OHIO welcomes new class of Margaret Boyd Scholars

For 20 newly-selected Margaret Boyd Scholars, the New Year promises an abundance of enrichment and development opportunities.

Named in honor of Ohio University’s first female graduate, the Margaret Boyd Scholars Program was launched during the 2013-14 academic year and serves as the University’s first and only women’s scholars program. Open to all first-year female students on the Athens Campus, the program aims to inspire and encourage undergraduate women to become engaged, confident and connected leaders at Ohio University and beyond.

Nearly 100 first-year students from academic units throughout the University applied for the program during fall semester, according to Patti McSteen, associate dean of students and director of the Margaret Boyd Scholars Program.
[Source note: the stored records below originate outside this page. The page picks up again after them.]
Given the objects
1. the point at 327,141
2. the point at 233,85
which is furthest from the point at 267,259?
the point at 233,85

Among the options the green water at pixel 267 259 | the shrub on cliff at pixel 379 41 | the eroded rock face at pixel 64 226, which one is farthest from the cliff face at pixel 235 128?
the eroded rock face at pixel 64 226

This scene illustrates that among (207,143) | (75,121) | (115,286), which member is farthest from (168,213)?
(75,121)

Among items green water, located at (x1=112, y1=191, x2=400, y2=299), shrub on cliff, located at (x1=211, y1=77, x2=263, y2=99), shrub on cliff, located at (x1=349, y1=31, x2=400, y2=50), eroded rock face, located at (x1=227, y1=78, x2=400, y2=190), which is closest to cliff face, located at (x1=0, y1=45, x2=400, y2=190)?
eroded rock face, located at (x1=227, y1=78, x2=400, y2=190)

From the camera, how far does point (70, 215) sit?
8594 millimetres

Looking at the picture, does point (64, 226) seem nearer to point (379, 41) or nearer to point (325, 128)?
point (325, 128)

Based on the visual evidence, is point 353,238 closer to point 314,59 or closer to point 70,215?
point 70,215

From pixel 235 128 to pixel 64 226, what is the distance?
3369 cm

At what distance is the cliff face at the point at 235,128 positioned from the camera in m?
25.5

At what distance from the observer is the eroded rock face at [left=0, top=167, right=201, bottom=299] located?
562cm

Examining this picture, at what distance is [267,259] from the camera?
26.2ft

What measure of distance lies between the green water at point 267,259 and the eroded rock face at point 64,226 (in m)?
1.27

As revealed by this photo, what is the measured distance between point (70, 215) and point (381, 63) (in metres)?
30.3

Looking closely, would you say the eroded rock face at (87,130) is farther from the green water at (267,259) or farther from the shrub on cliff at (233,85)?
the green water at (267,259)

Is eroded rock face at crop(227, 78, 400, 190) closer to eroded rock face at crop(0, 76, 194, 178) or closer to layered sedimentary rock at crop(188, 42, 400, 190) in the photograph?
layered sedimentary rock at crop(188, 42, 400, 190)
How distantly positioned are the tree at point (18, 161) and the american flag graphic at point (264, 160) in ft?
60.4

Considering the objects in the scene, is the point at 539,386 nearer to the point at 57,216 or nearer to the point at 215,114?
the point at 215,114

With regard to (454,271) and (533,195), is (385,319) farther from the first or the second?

The program’s founding members and its five-member advisory board whittled down the applicants through a process that included small group and individual interviews and selected the program’s newest 20 scholars.

McSteen described this year’s class as “a very energetic and diverse group of women who are excited to be a part of this distinguished community of scholars.”

Among this year’s scholars is Cierra Smith-Carter, a sociology major from Dayton, Ohio. Smith-Carter said she first learned about the program through the Ohio First Scholars Program and eventually applied, thanks to some nudging from her mother.

“As a first generation student, it’s great to have something encouraging me to broaden my horizons,” Smith-Carter said. “The women who run the program are absolutely amazing, and I can’t wait to learn from them. Beyond that, the ability to make connections with other young women with similar aspirations sounds great.”

Inductee Paige Miller, a first-year journalism major from Pottstown, Pennsylvania, said she applied for the program on a whim, after spotting a Boyd Scholars poster on the way to class.

“I am hoping to gain camaraderie and leadership skills in a setting where the stakes are low and the opportunity to learn is high,” said Miller, who aspires to become an investigative journalist. “During the spring semester specifically, I am excited for the seminar and to have a ‘think tank’ with such intelligent peers by my side.”

The 20 women selected for the program this year were officially welcomed into the program at a welcome on Sunday before fall semester finals week. During that event the scholars were given the book “We Should All Be Feminists” by Chimamanda Ngozi Adichie. The essay was adapted from Adichie's 2012 TEDx talk, which has been viewed more than five million times. The scholars were tasked with reading the book over the winter break in order to prepare for a book discussion slated for this month.

“The book was chosen as a way to set the tone for the new scholars regarding why this women’s scholar group is important, but also to get the students familiar with our common reading efforts throughout the rest of their years as a Margaret Boyd Scholar,” McSteen said. “Many of the alumnae cite the book discussions with the faculty were the most memorable parts of their experience. Having a chance to have scholarly discussions with a group of peers and faculty is a pretty unique experience for the typical undergraduate student.”

Not only will new scholars partake in leadership training, they will also be challenged to put their leadership skills to the test this spring. Under the guidance of Graduate Assistant Vanessa Bak, inductees will spearhead a community service initiative of their choosing for the entire Margaret Boyd Scholars community.

"We received a lot of feedback from students that they wanted to do more community service projects with the Margaret Boyd Scholarship Program,” Bak explained. “We decided to have the first years spearhead this initiative as a way to get them more connected and involved with the program, and also learn about opportunities they can continue to volunteer with throughout their undergrad at OHIO."

McSteen explained that in selecting individuals for the program the group considers not only what each student can bring to the program, but also what the program can give to the student.

“My hope for these scholars is to build upon the traditions created by the five cohorts who came before them but also to contribute to the growth and creativity of this unique experience at Ohio University,” McSteen said.